8. If you need to configure additional actions, add more Action nodes.
   You can add multiple action nodes to a playbook. For example, you can configure a Generate CSV file action followed by a Send email notification of results action to generate CSV files and then notify recipients of the results.

   Note Multiple Action nodes configured in a serial mode are taken sequentially.

   1. Click the add node () on the right of the preceding node and click Action.
   2. Select an action from the Action drop-down list and configure the action settings.
      For details about the available actions and their settings, see Step 7.
   3. Click Apply.
9. Configure Else-If Conditions or Else Actions if necessary.
   1. Click the add node () below the Condition node and click Else-If Condition or Else Action.
   2. Configure a Condition node by following Step 6 or an Action node by following Step 7.
   • Which nodes you can add () varies depending on the preceding node.
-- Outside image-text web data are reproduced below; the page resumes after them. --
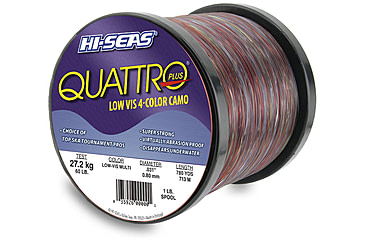 Image of Hi-Seas Hi-Seas GSQ-1-50 Quattro Monofilament Line 50lb, 4-Color Camo 1000yd, GSQ-1-50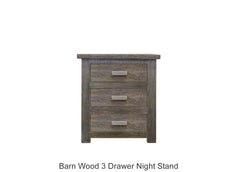 Barn Wood 3 Drawer Night Stand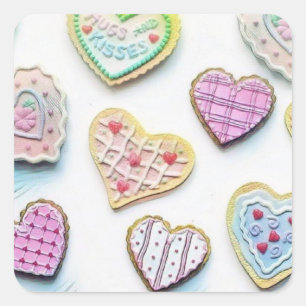 Whimsical cute hearts colourful drawing  square sticker
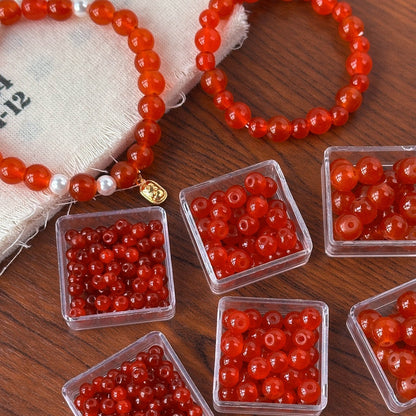 TK99 10pcs  natural stone red agate red 4/6mm through-hole drop beads for handmade string necklaces, bracelets, DIY accessories, material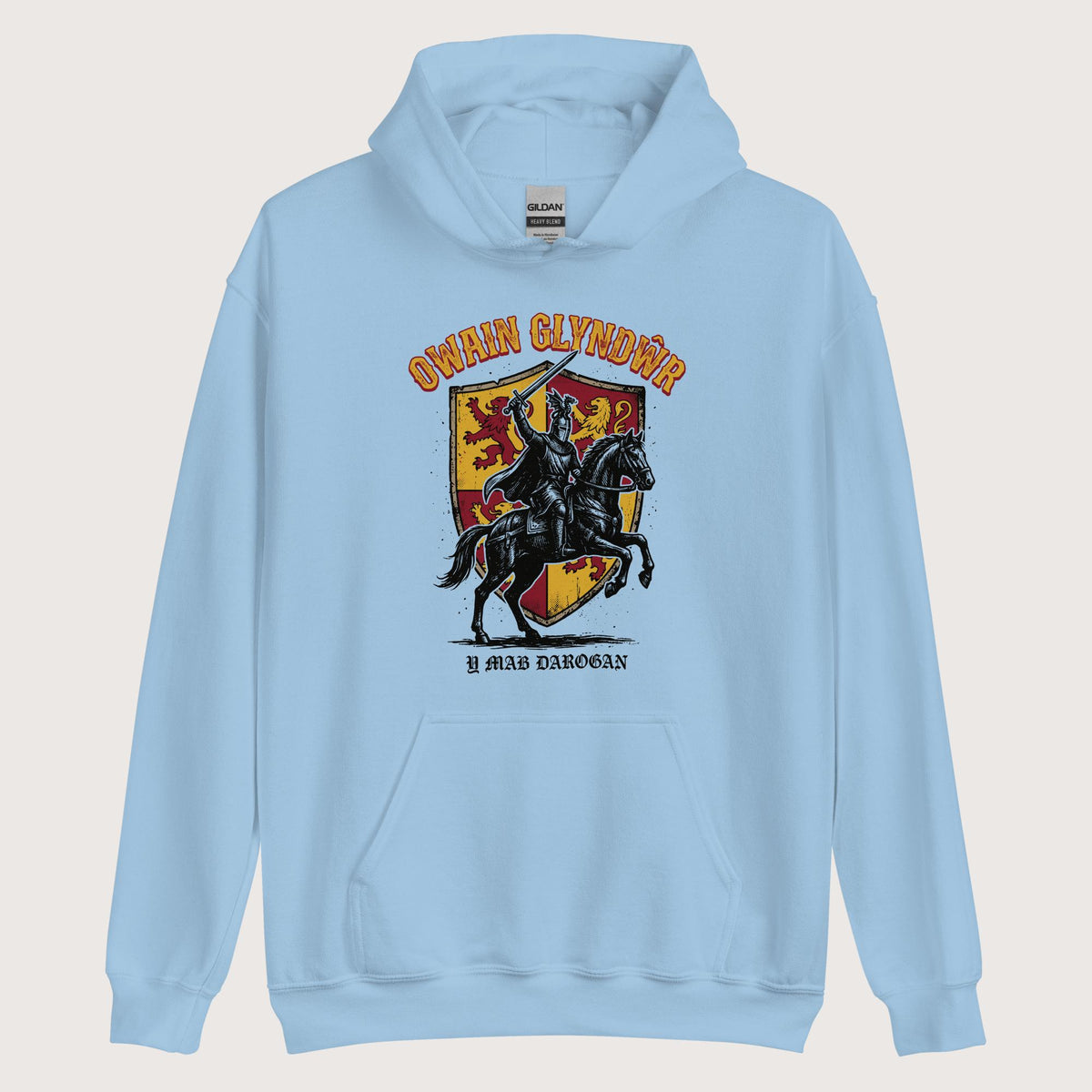 Light Blue Owain Glyndwr Hoodie - history buff gift by HistoHead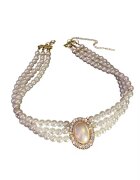 Pursehuit Colier choker auriu - cu perle si pietre - Othine C24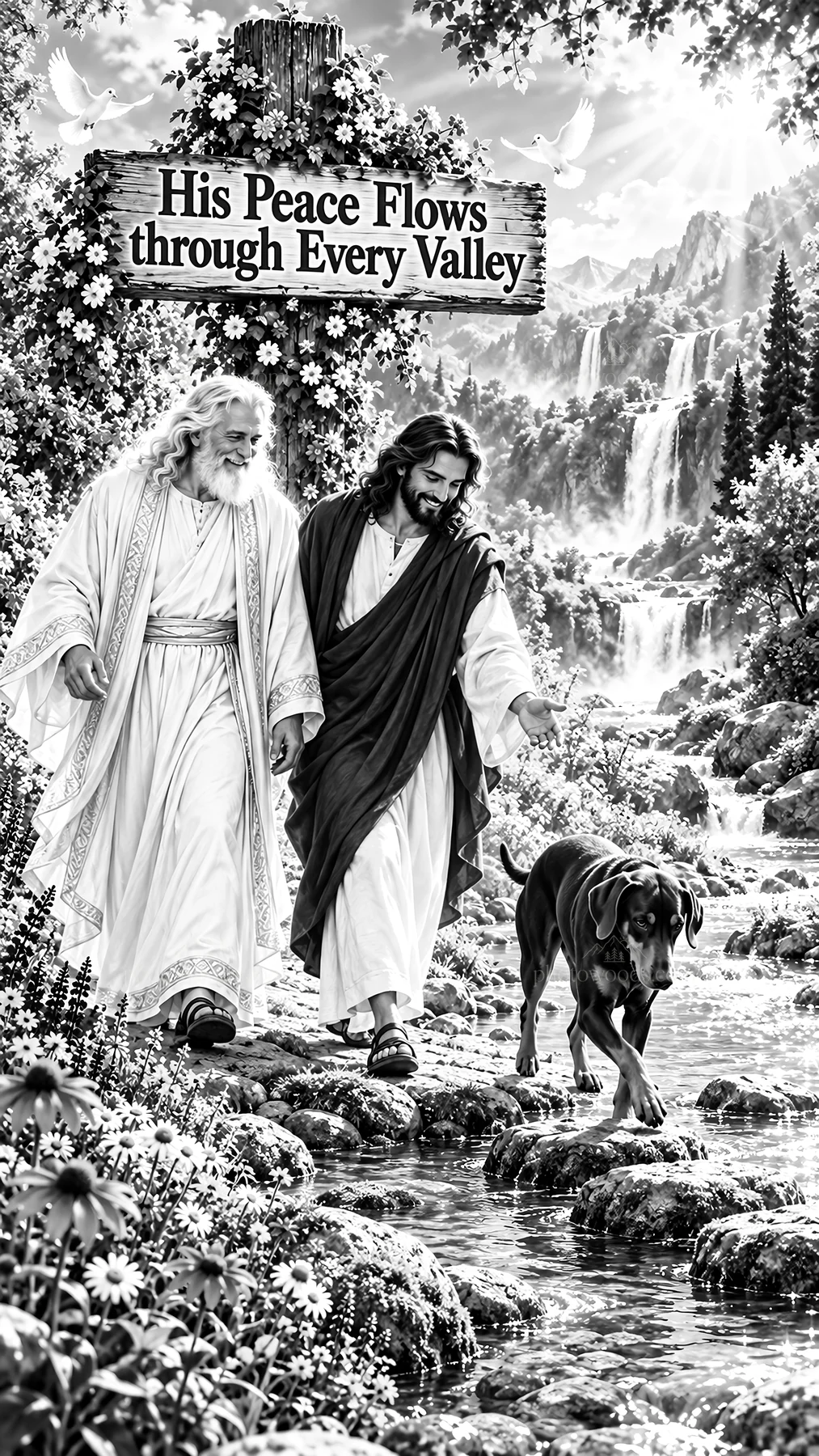 Jesus Christ walking by water with God and a dog - AI-generated stock image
For example, an Action node can only be possibly followed by another Action node; a Condition node can be followed by an Action node or have an Else-If Condition or Else Action attached to it.
   • When a condition is false, the playbook performs the Else Action or checks if its Else-If Condition is met. If the Else-If Condition is met, the playbook continues to perform the corresponding Else Action.
   • Multiple Action nodes configured in a serial mode are taken sequentially.
10. Enable the playbook by toggling the Enable control on.
11. Click Save.
    The playbook appears on the Playbooks tab in the Security Playbooks app.